In this section I review the impact of my work and list the open questions and challenges for model discovery.
Despite the massive progress in the last few years, model discover of (partial) differential equations is still a field in its infancy. At the start of this thesis in early 2019, both the sparse regression approach for PDEs and PINNs were novel; to our knowledge, no one had attempted to perform model discovery on noisy experimental data. Considering the experiments on synthetic data that would have been a futile attempt - they all showed model discovery required densely sampled datasets with very little noise (<10%, but more often <2% noise). With this we set out to construct methods able to handle noisy and sparse datasets originating from experiments. The line of work we have developed with DeepMoD makes large strides towards this goal. In each paper we show that our methods are able to handle >50% noise and work with an order of magnitude less data than classical methods on increasingly challenging (synthetic) datasets such as the Kuramoto-Shivashinsky equation. DeepMoD also recovered the underlying equation when applied to data generated by simple experiments, validating our approach.
A second, more implicit goal was to create accessible methods. Complex methods are less likely to be adapted than simple ones, and if the goal is to make model discovery a valuable addition to scientists’ toolboxes, complexity should be strongly limited. Ideally, scientists without a background in numerical methods should be able to understand and apply our methods. Deep learning is an ideal vehicle for this, as many scientists these days have at least a basic understanding. Automatic differentiation, the key but complex mechanism at the core of DL, is often abstracted away to frameworks such as Pytorch, making it possible to construct powerful approaches without in-depth numerical knowledge. This leads to the peculiar situation where a neural network-based approach is regarded as more accesible than splines. Indeed, our work shows that an integrated combination of simple features (a basic MLP, a simple Lasso and a constraint) can easily and strongly outperform much more complex traditional approaches - a testament to the power of differentiable programming.
Our work also carries strong implications for future work and for model discovery as a field.
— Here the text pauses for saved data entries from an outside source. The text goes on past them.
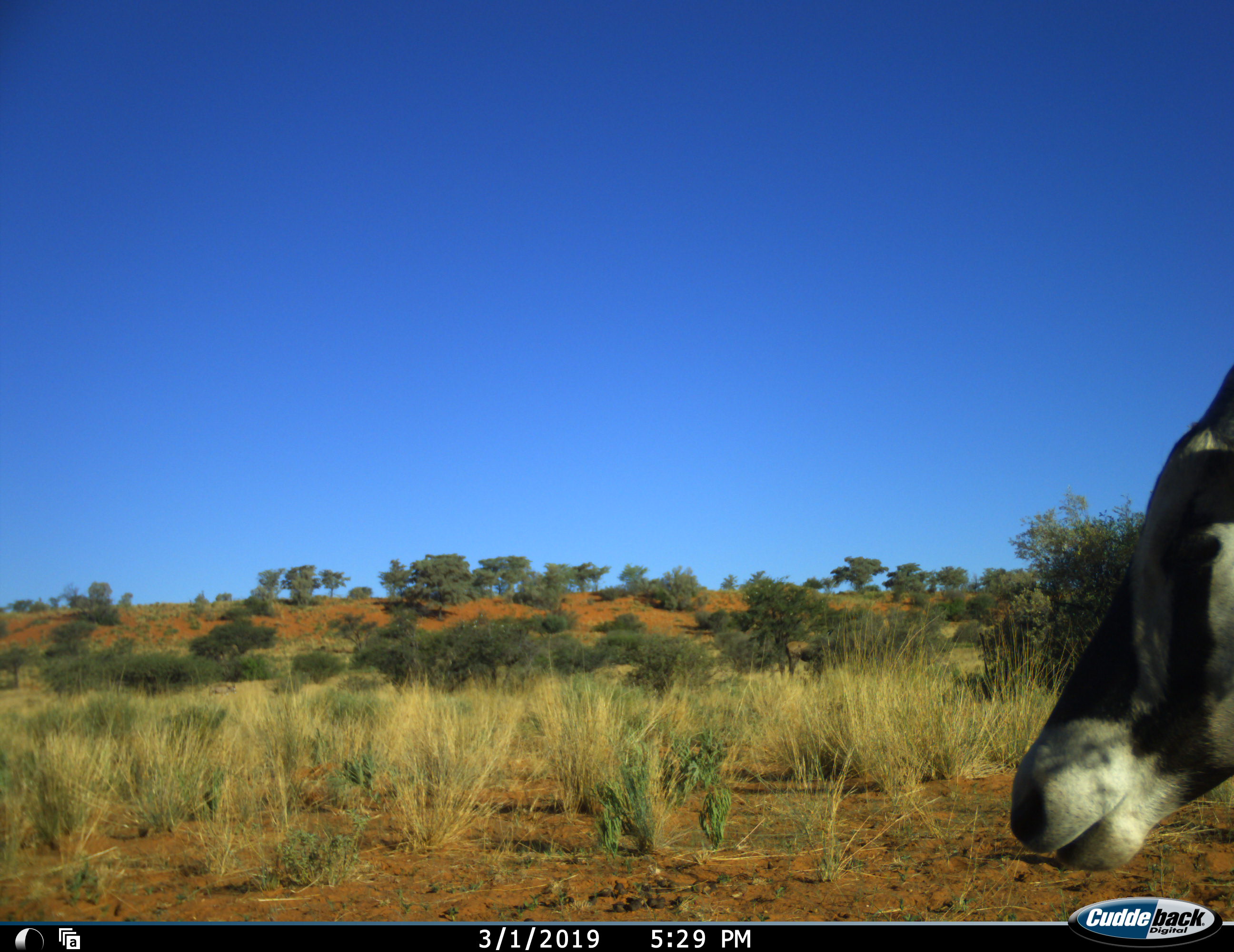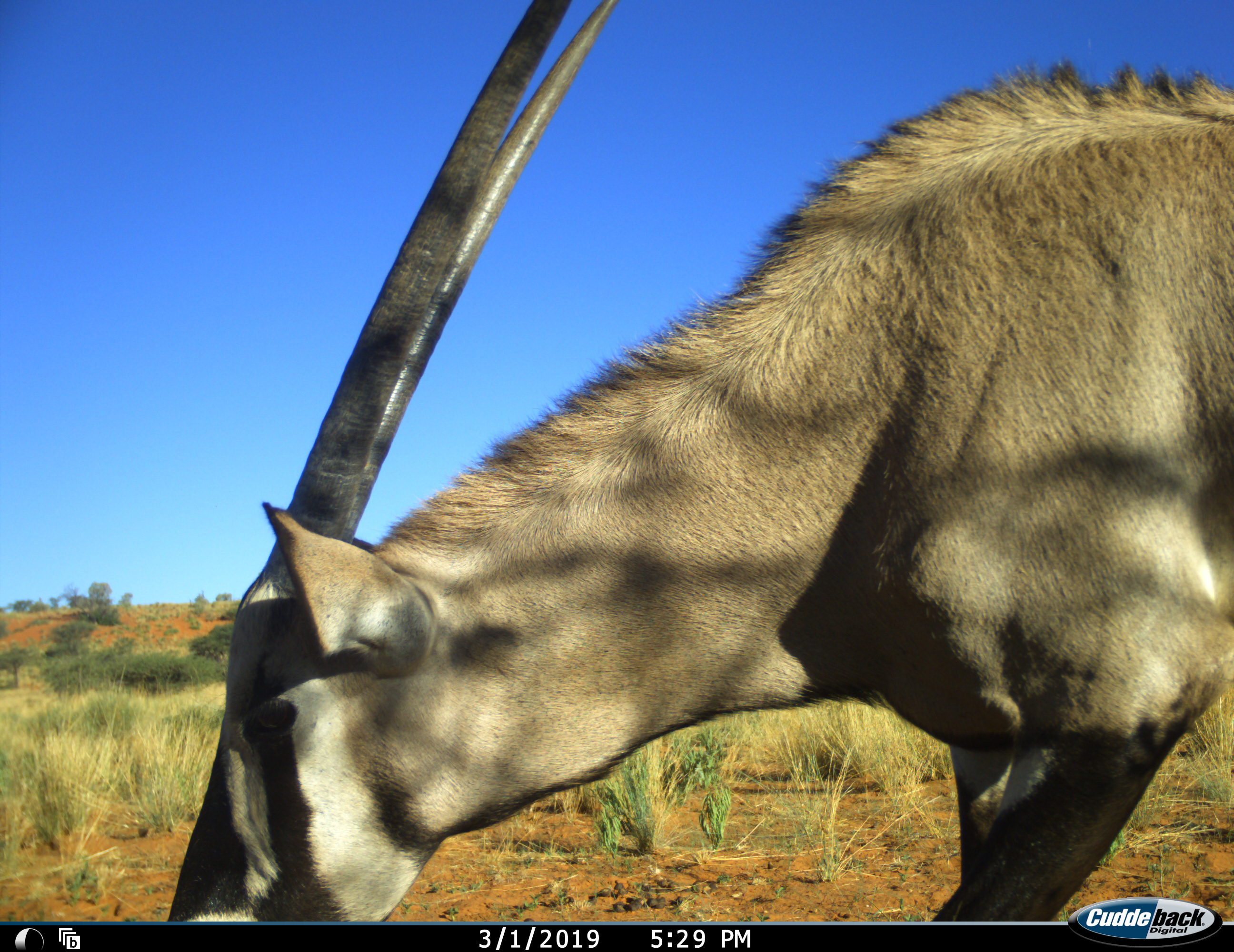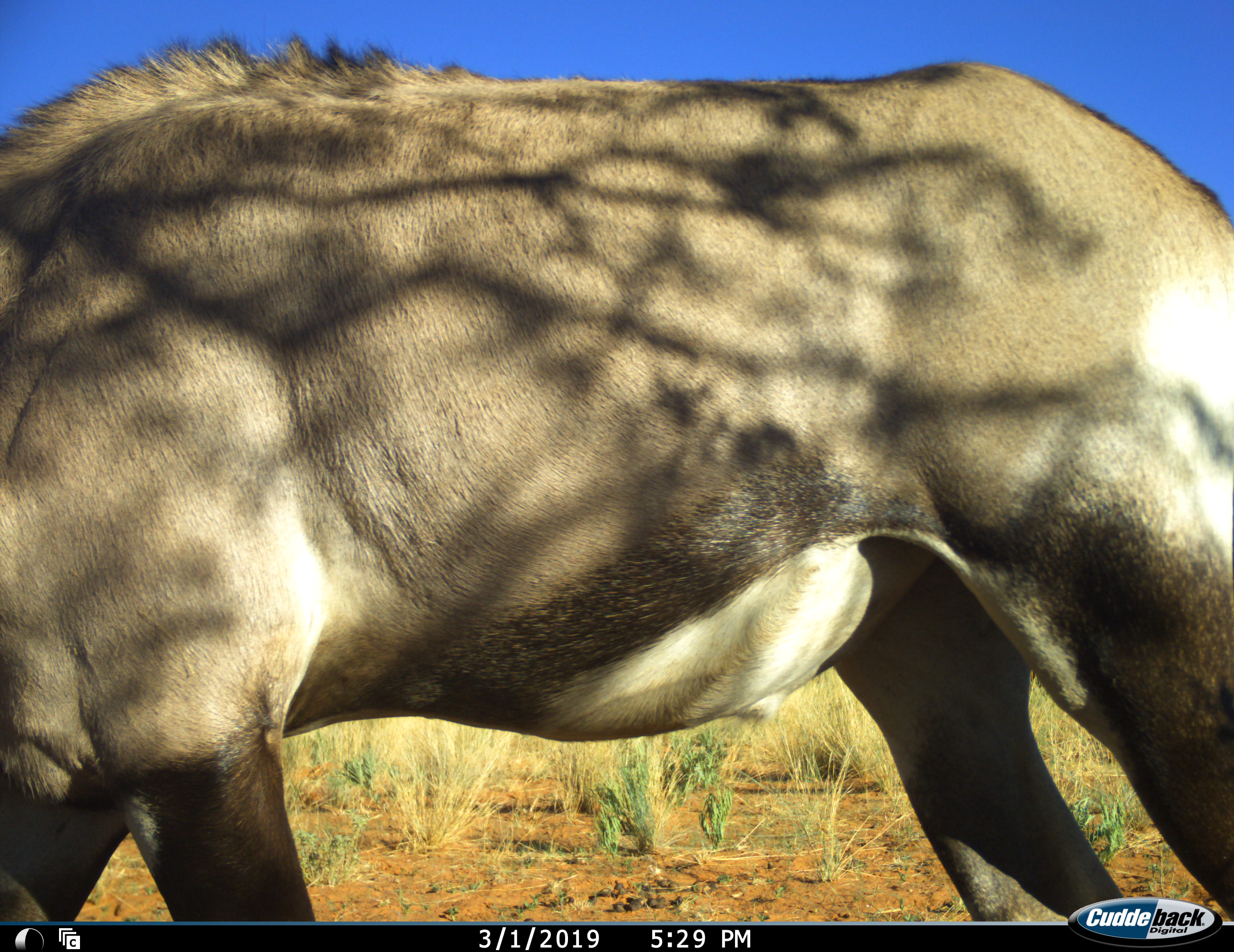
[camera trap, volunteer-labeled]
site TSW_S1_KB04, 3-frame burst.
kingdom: Animalia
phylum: Chordata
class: Mammalia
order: Artiodactyla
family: Bovidae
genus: Oryx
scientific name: Oryx gazella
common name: gemsbok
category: oryx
Oryx (gemsbok) (Oryx gazella), count 1. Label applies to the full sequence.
First and foremost, it shows that the limiting factor is the accuracy of the features, implying that accurately modelling and denoising data is just as important as the sparse regression. Perhaps paradoxically then, significant progress can be made by focussing on data-driven modelling. In all cases, neural networks (especially PINNs) should feature prominently; the benefits of automatic differentiation and excellent inter- and extrapolation only become more pronounced in high-dimensional data. That is not to say that non-DL-based approaches should be neglected. A main thread in our work has been to show how ‘classical’ methods such as sparse and Bayesian regression can be integrated in DL approaches, and most progress can be made by synthesizing these approaches. The Bayesian regression and model selection literature is especially rich, and combining DL-based modelling with these methods should prove fruitful.
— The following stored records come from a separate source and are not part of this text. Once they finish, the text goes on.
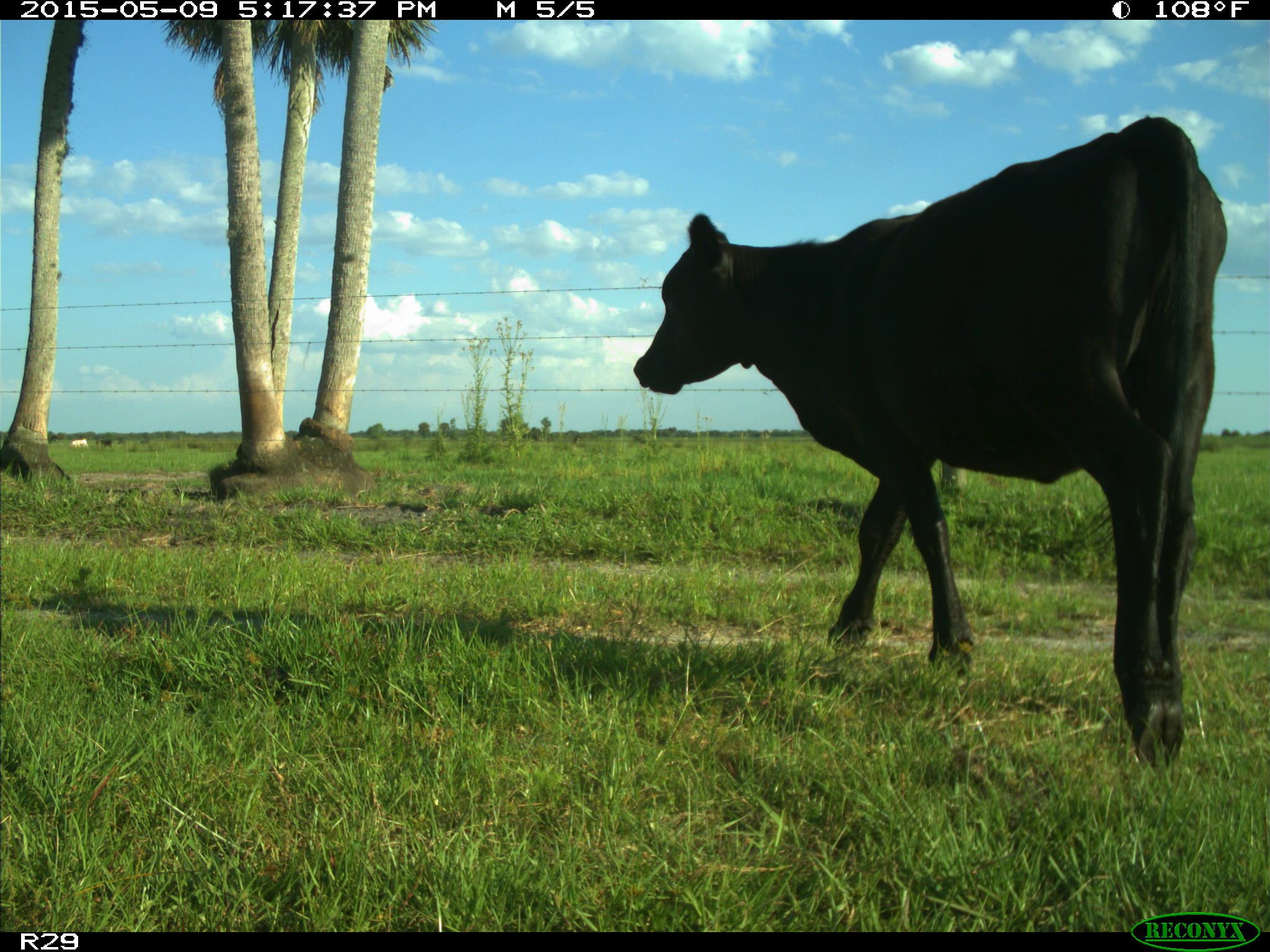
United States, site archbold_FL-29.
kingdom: Animalia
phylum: Chordata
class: Mammalia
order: Artiodactyla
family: Bovidae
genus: Bos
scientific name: Bos taurus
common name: domestic cow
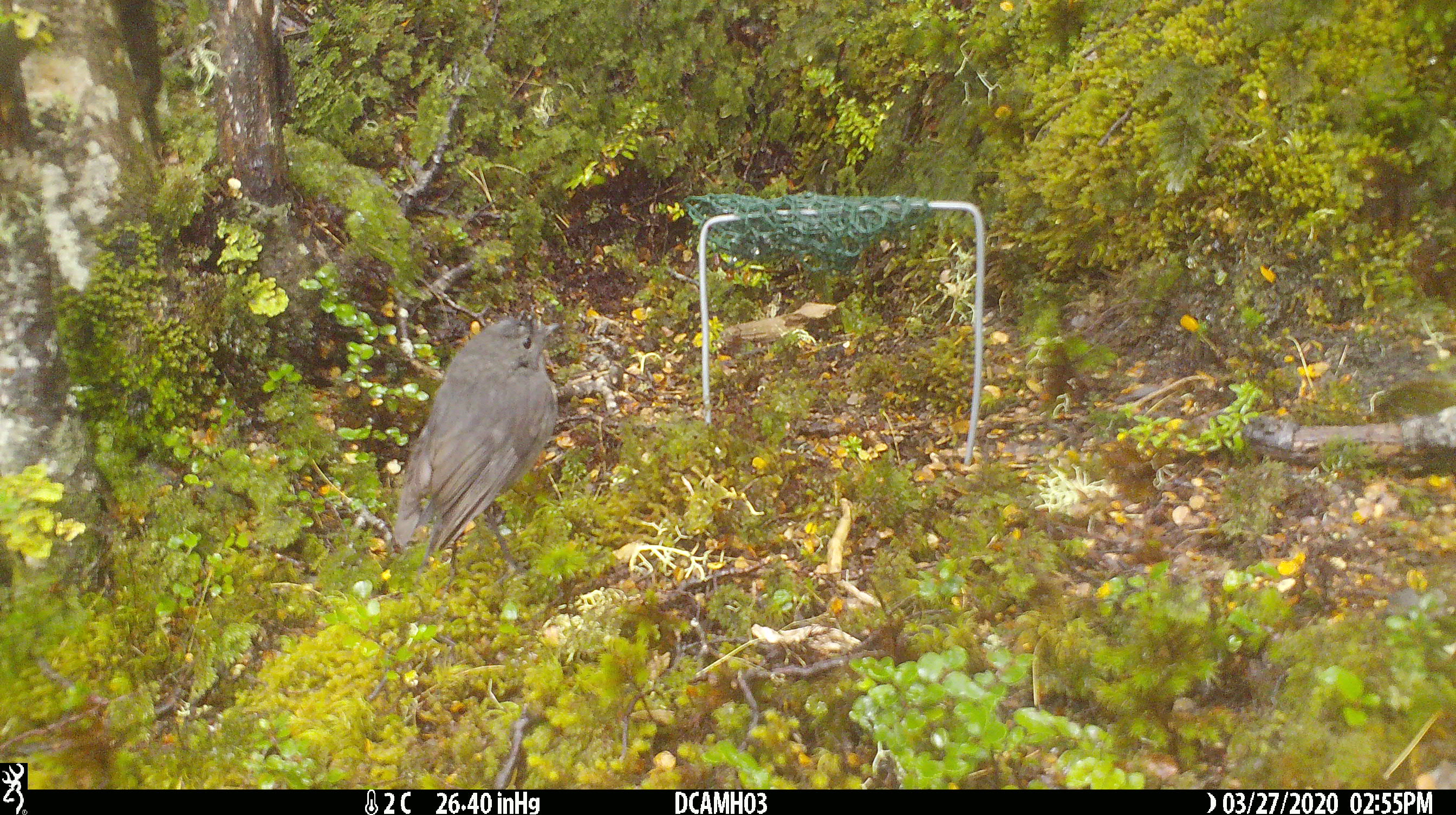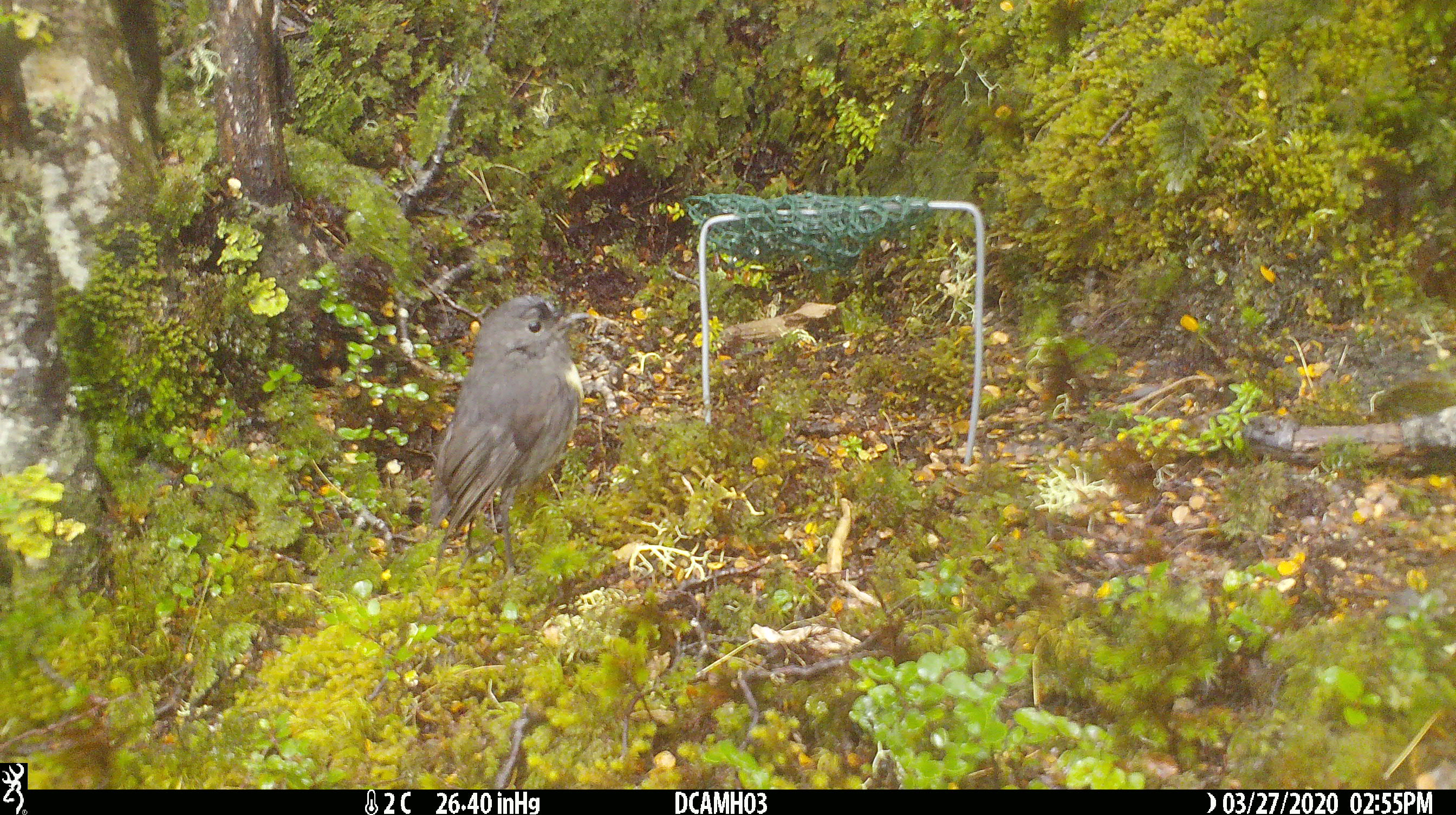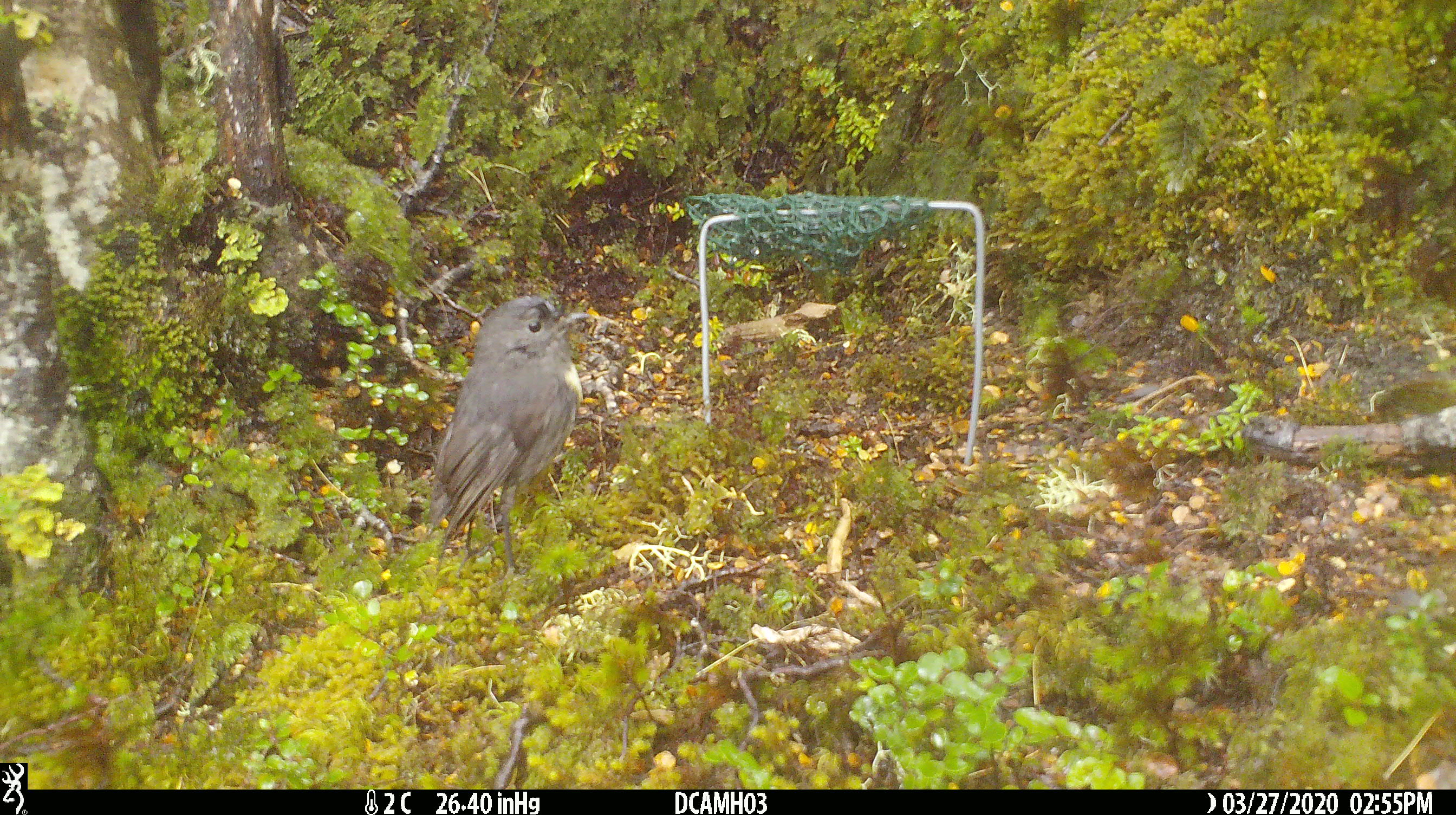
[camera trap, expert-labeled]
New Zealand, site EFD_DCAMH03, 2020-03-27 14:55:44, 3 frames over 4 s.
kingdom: Animalia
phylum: Chordata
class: Aves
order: Passeriformes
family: Petroicidae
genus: Petroica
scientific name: Petroica australis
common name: new zealand robin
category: robin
Taken together, our work strongly establishes the argument for physics-constrained, neural network-based surrogates for model discovery of PDEs on experimental data.
Model discovery is a young and exciting field, and as with all young fields, many limitations, challenges and questions remain. As such I list these in no particular order below - I’ve mentioned some of them before, others might have occured to you while reading this thesis and a few of them are of a more philosophical nature.
Perhaps the single biggest barrier to apply model discovery on novel, experimental data is the lack of methods able to handle data with spatially and temporally varying coefficient fields. Initial work (Rudy et al. 2018; Chen and Lin 2021) has focussed on leveraging group sparsity, but so far this approach works only for a single varying dimension - sufficient for temporal dependence, but not for spatial dependence (2D at least). Scaling this approach to spatio-temporal dependence yields a compressed sensing problem: every sample becomes a separate regression problem (\(n=1\)) with many features (\(p \gg n\)). An alternative approach would be to extend on DeepMoD, and use a neural network to model the field. This implicitly encodes a smoothness bias into the fields and initial results have been promising. However, to perform actual model discovery would require some criterion for deciding when a field can be considered inactive.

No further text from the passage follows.